→ **Dataset records**
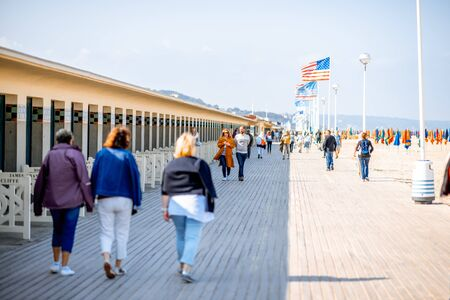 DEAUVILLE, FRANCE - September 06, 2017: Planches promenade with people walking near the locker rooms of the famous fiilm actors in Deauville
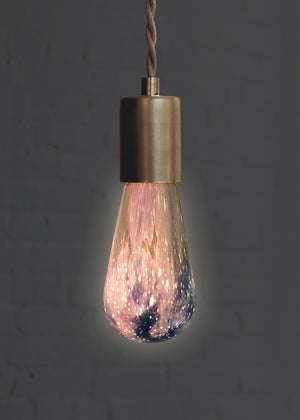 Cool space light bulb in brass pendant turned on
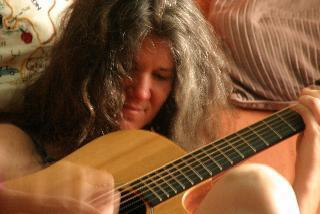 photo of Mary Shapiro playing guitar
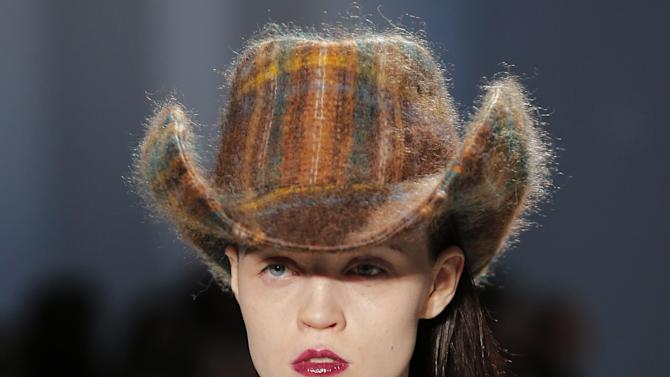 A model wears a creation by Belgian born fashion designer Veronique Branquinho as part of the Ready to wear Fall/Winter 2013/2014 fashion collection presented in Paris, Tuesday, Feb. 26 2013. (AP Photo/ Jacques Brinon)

---

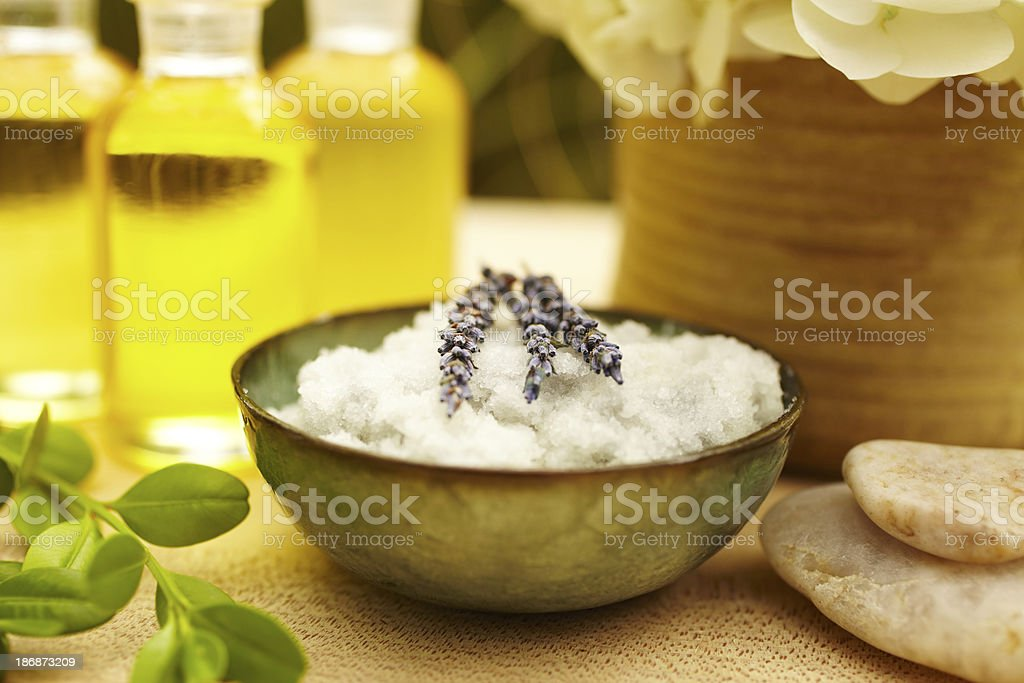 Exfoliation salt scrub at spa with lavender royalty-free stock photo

→ **About this exercise**
Using the records above, return verbatim only the part that opens with the line containing "photo of Mary Shapiro playing guitar" and closes with the line containing "A model wears"; pictures stay out.

→ **Written solution**
 photo of Mary Shapiro playing guitar
 A model wears a creation by Belgian born fashion designer Veronique Branquinho as part of the Ready to wear Fall/Winter 2013/2014 fashion collection presented in Paris, Tuesday, Feb. 26 2013. (AP Photo/ Jacques Brinon)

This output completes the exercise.